I've re-captured the logs just to make sure there's nothing misleading in there, the cache disk itself looks to be working perfectly (it doesn't lock up like the primary storage does). I've re-sent an updated set of logs to you in PM, let me know if you still think I should remove the cache but I'm thinking that isn't the problem at this stage

Wed May 20, 2020 9:34 am

Hi entr0p1,

Happy to know that the issue was resolved. Yes, logs look fine now: .img files can be accessed and I see operations with them.
Cache is still there but it can be accessed as well as the disk.

entr0p1 · Tue May 26, 2020 4:21 am

yaroslav (staff) wrote:Hi entr0p1,

Happy to know that the issue was resolved. Yes, logs look fine now: .img files can be accessed and I see operations with them.
Cache is still there but it can be accessed as well as the disk.

Hi yaroslav,

Thanks for all your help so far, I've just sent you a PM because we're still not quite there yet - the disk is still locking up although much less frequently. I've collected the logs after a series of failures, I can send them through if it's of any help.

Wed May 27, 2020 2:08 pm

Hi entr0p1,

If there is anything I can assist you with, I will be happy to help you.
Can you just try recreating the disk from scratch? Is there any production there?

entr0p1 · Sun Jun 14, 2020 7:10 am

For anyone who happens across this in future, we got to the bottom of it. There were several contributing factors:

1. The thick-provsion lazy zero VMDK which held the Starwind Volume needed to be a thick-provision eager zero disk
2. Using the LSI SAS controller as the virtual RAID controller for the Starwind VM
3. Applying this fix in the Starwind VM to resolve the virtual RAID controller resets: https://knowledgebase.starwindsoftware. ... ontroller/
4. Updating to the latest build of Virtual SAN

Also pay close attention if you modify the RAID controller in the VM config as Windows will very likely put the disks into a read-only mode when you bring them back online.

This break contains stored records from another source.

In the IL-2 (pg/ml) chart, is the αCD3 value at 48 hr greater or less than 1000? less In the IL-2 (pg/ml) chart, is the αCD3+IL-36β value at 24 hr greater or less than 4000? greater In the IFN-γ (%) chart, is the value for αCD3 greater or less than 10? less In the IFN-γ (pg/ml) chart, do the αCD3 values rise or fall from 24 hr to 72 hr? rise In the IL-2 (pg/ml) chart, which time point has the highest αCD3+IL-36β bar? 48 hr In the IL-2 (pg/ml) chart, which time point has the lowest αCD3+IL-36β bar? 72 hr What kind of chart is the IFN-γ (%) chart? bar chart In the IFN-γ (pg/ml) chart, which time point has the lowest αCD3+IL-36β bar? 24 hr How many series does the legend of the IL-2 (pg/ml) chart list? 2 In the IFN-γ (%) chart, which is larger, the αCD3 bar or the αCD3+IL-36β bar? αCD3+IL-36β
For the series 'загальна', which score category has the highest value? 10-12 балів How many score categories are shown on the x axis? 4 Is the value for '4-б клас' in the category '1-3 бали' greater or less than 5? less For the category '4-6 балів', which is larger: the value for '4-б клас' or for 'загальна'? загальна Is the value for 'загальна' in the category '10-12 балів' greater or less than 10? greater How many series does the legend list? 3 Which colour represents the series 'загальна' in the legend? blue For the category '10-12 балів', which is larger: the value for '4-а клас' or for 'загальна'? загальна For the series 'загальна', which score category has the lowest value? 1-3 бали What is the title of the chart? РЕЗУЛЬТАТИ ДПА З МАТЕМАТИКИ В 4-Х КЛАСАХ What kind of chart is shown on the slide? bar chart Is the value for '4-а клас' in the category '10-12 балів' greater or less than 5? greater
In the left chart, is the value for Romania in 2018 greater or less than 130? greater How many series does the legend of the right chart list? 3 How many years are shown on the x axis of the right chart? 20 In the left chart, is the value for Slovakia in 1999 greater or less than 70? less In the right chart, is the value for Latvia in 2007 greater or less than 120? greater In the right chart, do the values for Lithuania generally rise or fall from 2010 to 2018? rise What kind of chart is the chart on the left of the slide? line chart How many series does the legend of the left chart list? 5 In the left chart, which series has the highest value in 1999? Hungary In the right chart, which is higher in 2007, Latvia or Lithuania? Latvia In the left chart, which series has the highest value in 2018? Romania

You can use the following Powershell commands to online the disk and set it to read-write mode:

Code: Select all

set-disk -isOffline $False -Number <DISK ID NUMBER>

Code: Select all

set-disk -isReadOnly $False -Number <DISK ID NUMBER>

You can obtain the Disk ID number from:

Code: Select all

get-disk

Mon Jun 15, 2020 3:24 am

entr0p1,

Thank you for the guide.
I am really happy that the issue was resolved.